Ação apresentada ao TRE-PB questiona contribuição feita por advogado com atuação no TCU e aponta possível abuso de poder econômico na campanha do senador
O deputado estadual e candidato a deputado federal Tião Gomes (Republicanos) acionou o Tribunal Regional Eleitoral da Paraíba (TRE-PB) contra o senador Veneziano Vital do Rêgo (MDB), candidato à reeleição, e pediu a cassação do registro ou do diploma do parlamentar por suposto abuso de poder econômico.
A Ação de Investigação Judicial Eleitoral (AIJE) tem como principal alvo uma doação de R$ 2 milhões realizada em 4 de agosto de 2026 pelo advogado mineiro Fabiano Augusto Martins Silveira ao Diretório Estadual do MDB da Paraíba, presidido por Veneziano.
Segundo a petição apresentada à Justiça Eleitoral, o valor seria a maior doação registrada no estado nas eleições de 2026 até o momento.
Doação milionária é questionada por Tião Gomes
Na ação, Tião Gomes levanta questionamentos sobre a relação do doador com a Paraíba. A petição afirma que Fabiano Silveira não teria domicílio eleitoral, imóvel, escritório ou clientes no estado.
O deputado também pede que seja investigada a possível relação entre a contribuição eleitoral e a atuação profissional do advogado perante o Tribunal de Contas da União (TCU), atualmente presidido por Vital do Rêgo Filho, irmão de Veneziano.

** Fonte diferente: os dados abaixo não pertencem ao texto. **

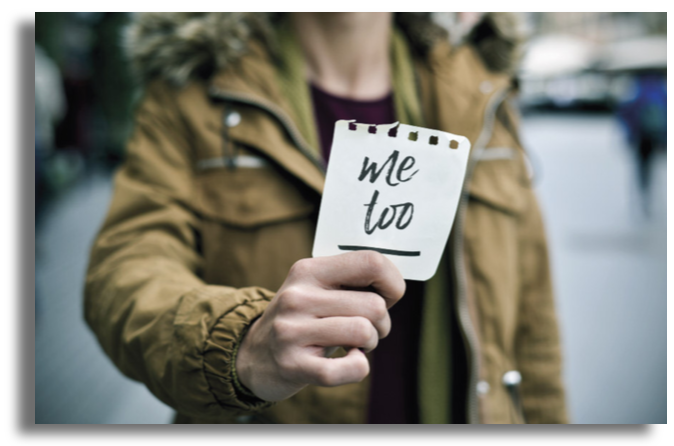Person holding Me Too sign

A AIJE relaciona 18 processos nos quais Fabiano Silveira teria atuado como advogado perante o TCU.
De acordo com os dados apresentados na ação, os valores diretamente discutidos nesses processos chegam a aproximadamente R$ 73,4 milhões e US$ 1 milhão, além de procedimentos relacionados a contratos que ultrapassariam R$ 9,7 bilhões.
A própria petição, porém, ressalta que esses valores correspondem aos montantes discutidos nos processos e não aos honorários eventualmente recebidos pelo advogado.
Presidente do TCU é citado em processos
Outro argumento apresentado por Tião Gomes envolve a participação de Vital do Rêgo em cinco dos 18 processos relacionados ao advogado.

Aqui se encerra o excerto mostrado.